:: SET EXERCISE ::
Copy the material from the line with "What is the distance the" up to and including the line with "23.5 metres". Leave all wording unchanged except the distances in the answers: multiply each by 1.2 and round it, halves up, to as many decimals as it had.

:: EXTRACTED INFORMATION ::
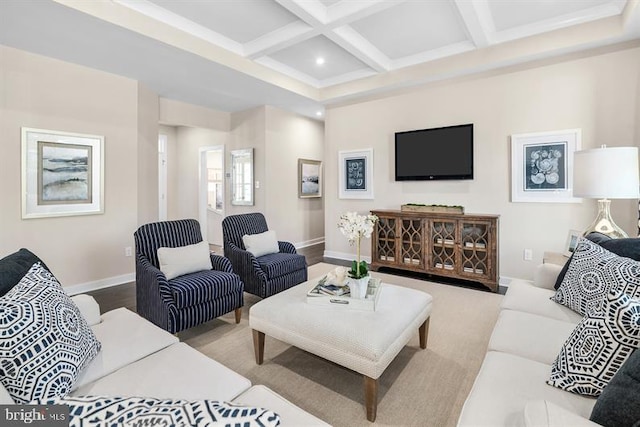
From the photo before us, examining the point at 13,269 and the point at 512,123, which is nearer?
the point at 13,269

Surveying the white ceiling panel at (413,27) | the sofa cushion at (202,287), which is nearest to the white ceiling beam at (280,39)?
the white ceiling panel at (413,27)

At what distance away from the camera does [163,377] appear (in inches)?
49.7

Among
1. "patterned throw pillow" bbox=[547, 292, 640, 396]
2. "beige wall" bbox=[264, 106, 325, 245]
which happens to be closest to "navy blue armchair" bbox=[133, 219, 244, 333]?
"patterned throw pillow" bbox=[547, 292, 640, 396]

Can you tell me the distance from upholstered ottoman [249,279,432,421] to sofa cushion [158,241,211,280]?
88 cm

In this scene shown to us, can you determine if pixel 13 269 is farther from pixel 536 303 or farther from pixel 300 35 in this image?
pixel 300 35

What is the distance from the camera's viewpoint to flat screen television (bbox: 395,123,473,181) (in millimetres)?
4047

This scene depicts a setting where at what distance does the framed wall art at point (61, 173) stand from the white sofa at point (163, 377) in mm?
2725

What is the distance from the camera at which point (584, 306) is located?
174 cm

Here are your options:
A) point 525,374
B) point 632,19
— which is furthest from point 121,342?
point 632,19

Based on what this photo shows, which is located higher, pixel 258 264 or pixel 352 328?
pixel 258 264

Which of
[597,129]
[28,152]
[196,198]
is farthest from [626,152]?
[196,198]

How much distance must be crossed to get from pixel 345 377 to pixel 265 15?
10.8ft

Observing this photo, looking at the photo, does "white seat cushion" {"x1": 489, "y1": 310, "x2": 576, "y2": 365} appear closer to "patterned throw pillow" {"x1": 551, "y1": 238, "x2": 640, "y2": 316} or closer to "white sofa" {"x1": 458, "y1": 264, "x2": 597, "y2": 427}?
"white sofa" {"x1": 458, "y1": 264, "x2": 597, "y2": 427}

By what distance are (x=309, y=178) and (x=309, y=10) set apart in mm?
3703
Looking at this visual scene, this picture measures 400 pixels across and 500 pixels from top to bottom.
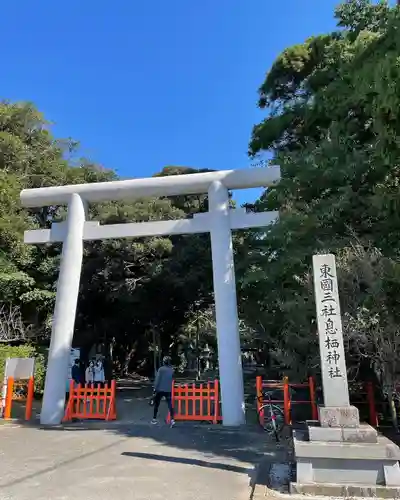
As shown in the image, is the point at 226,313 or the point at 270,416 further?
the point at 226,313

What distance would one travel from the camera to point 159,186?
11078mm

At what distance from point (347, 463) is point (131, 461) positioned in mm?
3039

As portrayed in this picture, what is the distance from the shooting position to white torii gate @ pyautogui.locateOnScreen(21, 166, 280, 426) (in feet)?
32.1

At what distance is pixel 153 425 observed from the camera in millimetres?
9297

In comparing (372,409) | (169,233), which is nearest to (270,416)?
(372,409)

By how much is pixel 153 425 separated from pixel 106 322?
1195cm

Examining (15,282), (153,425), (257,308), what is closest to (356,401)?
(257,308)

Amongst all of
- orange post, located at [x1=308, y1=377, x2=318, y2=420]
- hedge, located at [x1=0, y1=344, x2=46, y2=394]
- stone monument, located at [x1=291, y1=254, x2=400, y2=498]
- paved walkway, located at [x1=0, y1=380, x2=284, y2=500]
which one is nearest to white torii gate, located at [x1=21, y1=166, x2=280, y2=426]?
paved walkway, located at [x1=0, y1=380, x2=284, y2=500]

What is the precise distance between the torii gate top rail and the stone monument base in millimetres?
6974

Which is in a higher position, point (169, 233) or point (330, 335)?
point (169, 233)

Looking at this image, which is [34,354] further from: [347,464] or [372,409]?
[347,464]

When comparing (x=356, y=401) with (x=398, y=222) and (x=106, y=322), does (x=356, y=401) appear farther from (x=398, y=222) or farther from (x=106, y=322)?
(x=106, y=322)

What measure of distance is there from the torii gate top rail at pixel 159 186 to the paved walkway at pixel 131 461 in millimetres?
5823

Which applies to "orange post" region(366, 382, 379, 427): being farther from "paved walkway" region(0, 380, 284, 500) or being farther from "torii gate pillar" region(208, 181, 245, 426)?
"torii gate pillar" region(208, 181, 245, 426)
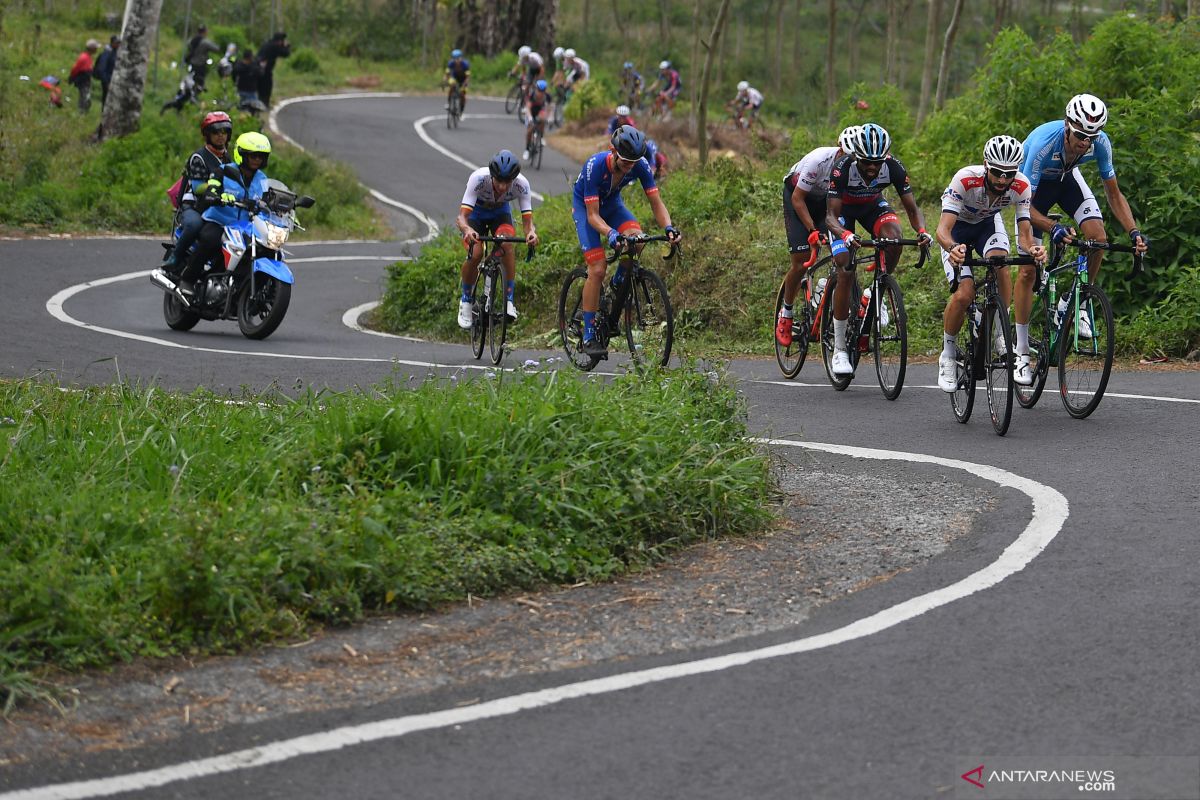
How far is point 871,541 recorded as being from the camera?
25.6 ft

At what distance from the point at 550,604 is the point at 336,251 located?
72.5 feet

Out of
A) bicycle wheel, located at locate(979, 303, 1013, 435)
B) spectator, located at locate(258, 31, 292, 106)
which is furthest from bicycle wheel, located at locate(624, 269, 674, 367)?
spectator, located at locate(258, 31, 292, 106)

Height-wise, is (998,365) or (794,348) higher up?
(998,365)

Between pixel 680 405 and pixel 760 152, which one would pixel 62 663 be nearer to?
pixel 680 405

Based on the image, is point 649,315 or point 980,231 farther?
point 649,315

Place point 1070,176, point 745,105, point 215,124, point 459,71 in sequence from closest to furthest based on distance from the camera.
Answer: point 1070,176, point 215,124, point 459,71, point 745,105

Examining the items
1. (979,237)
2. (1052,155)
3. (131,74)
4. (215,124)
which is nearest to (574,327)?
(979,237)

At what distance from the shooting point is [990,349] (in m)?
10.9

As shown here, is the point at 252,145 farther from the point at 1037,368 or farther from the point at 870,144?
the point at 1037,368

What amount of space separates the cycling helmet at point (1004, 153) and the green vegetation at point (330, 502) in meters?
3.02

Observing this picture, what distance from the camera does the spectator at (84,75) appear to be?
39.2 metres

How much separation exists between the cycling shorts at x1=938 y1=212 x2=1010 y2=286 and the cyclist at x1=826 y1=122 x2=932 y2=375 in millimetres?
593

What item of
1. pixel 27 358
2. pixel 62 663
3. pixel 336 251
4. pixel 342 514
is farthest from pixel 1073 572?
pixel 336 251

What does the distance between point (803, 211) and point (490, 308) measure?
11.2 ft
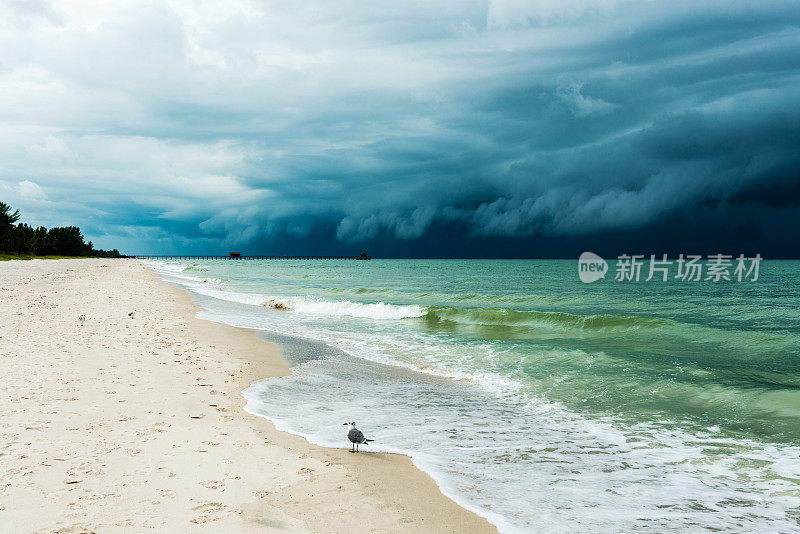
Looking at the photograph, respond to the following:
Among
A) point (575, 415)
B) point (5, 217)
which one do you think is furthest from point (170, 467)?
point (5, 217)

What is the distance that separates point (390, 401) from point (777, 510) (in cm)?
622

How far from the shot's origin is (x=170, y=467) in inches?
226

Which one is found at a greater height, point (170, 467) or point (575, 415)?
point (170, 467)

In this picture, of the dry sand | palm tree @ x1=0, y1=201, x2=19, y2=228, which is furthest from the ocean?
palm tree @ x1=0, y1=201, x2=19, y2=228

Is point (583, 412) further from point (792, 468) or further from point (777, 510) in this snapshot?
point (777, 510)

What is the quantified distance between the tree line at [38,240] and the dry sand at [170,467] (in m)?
116

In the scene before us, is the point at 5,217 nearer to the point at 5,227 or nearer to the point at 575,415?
the point at 5,227

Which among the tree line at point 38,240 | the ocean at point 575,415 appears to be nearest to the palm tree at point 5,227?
the tree line at point 38,240

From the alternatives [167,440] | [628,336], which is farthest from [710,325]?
[167,440]

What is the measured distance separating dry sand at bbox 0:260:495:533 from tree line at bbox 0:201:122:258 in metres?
116

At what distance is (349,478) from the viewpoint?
19.3 ft

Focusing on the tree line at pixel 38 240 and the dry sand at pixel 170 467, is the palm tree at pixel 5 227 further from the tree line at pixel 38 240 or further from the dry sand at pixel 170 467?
the dry sand at pixel 170 467

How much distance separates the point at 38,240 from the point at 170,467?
503 ft

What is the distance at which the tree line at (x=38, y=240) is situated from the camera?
102m
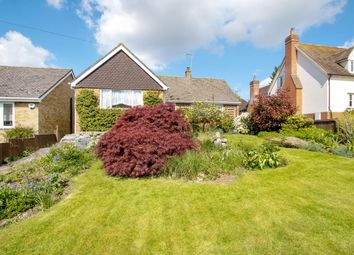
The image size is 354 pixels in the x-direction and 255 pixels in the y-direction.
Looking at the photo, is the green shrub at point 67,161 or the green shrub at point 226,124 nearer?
the green shrub at point 67,161

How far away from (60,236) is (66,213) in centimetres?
95

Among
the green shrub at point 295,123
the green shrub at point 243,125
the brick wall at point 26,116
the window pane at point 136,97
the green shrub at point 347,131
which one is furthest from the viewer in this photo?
the green shrub at point 243,125

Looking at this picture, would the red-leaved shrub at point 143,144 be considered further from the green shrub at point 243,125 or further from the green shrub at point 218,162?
the green shrub at point 243,125

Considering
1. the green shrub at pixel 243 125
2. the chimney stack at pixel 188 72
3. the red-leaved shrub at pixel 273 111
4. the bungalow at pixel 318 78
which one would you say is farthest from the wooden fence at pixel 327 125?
the chimney stack at pixel 188 72

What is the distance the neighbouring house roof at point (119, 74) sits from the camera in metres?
18.9

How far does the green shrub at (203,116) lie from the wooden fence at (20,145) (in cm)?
989

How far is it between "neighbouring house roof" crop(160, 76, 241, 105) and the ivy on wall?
26.7 ft

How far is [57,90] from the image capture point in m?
23.2

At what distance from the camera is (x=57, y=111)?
23.5 metres

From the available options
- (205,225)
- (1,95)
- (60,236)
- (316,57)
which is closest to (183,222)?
(205,225)

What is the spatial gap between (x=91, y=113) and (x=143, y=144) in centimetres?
1194

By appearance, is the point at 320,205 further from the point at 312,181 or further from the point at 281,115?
the point at 281,115

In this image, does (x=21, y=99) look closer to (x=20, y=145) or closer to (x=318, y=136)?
(x=20, y=145)

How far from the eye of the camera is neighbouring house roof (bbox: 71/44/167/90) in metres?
18.9
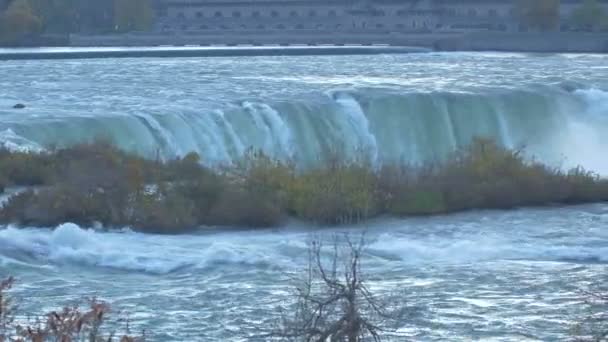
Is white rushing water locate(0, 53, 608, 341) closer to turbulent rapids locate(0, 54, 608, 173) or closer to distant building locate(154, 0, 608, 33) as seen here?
turbulent rapids locate(0, 54, 608, 173)

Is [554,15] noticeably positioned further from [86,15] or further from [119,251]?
[119,251]

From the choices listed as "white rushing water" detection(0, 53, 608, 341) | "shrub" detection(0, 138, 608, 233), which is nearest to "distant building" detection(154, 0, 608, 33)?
"white rushing water" detection(0, 53, 608, 341)

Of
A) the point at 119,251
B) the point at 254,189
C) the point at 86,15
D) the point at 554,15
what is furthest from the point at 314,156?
the point at 86,15

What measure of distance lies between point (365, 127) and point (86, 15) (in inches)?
1688

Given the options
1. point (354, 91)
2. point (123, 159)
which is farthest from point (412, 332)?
point (354, 91)

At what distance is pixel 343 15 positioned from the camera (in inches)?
2516

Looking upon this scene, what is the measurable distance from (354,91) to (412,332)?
51.6 ft

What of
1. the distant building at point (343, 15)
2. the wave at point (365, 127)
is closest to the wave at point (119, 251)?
the wave at point (365, 127)

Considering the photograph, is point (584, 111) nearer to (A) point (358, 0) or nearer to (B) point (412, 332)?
(B) point (412, 332)

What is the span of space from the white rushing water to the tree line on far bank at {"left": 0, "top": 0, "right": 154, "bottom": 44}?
828 inches

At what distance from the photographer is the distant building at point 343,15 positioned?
62.1 meters

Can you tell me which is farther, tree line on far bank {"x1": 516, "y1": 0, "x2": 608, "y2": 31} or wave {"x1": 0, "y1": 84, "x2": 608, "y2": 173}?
tree line on far bank {"x1": 516, "y1": 0, "x2": 608, "y2": 31}

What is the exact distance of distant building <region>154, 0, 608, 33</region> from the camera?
6206cm

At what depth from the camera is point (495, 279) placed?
1309cm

:: SOLUTION ::
What is the distance the neighbouring house roof at point (119, 74) sits from the camera in metres?
22.7

How far does the green shrub at (203,116) lie from the wooden fence at (20,145) (in cm)?
1187

How far is it between "neighbouring house roof" crop(160, 76, 241, 105) and the ivy on wall?
32.0 ft

How far is [57,90] from the image capture point in m?
27.8

At what distance from the camera is (x=57, y=111)?
28.2 metres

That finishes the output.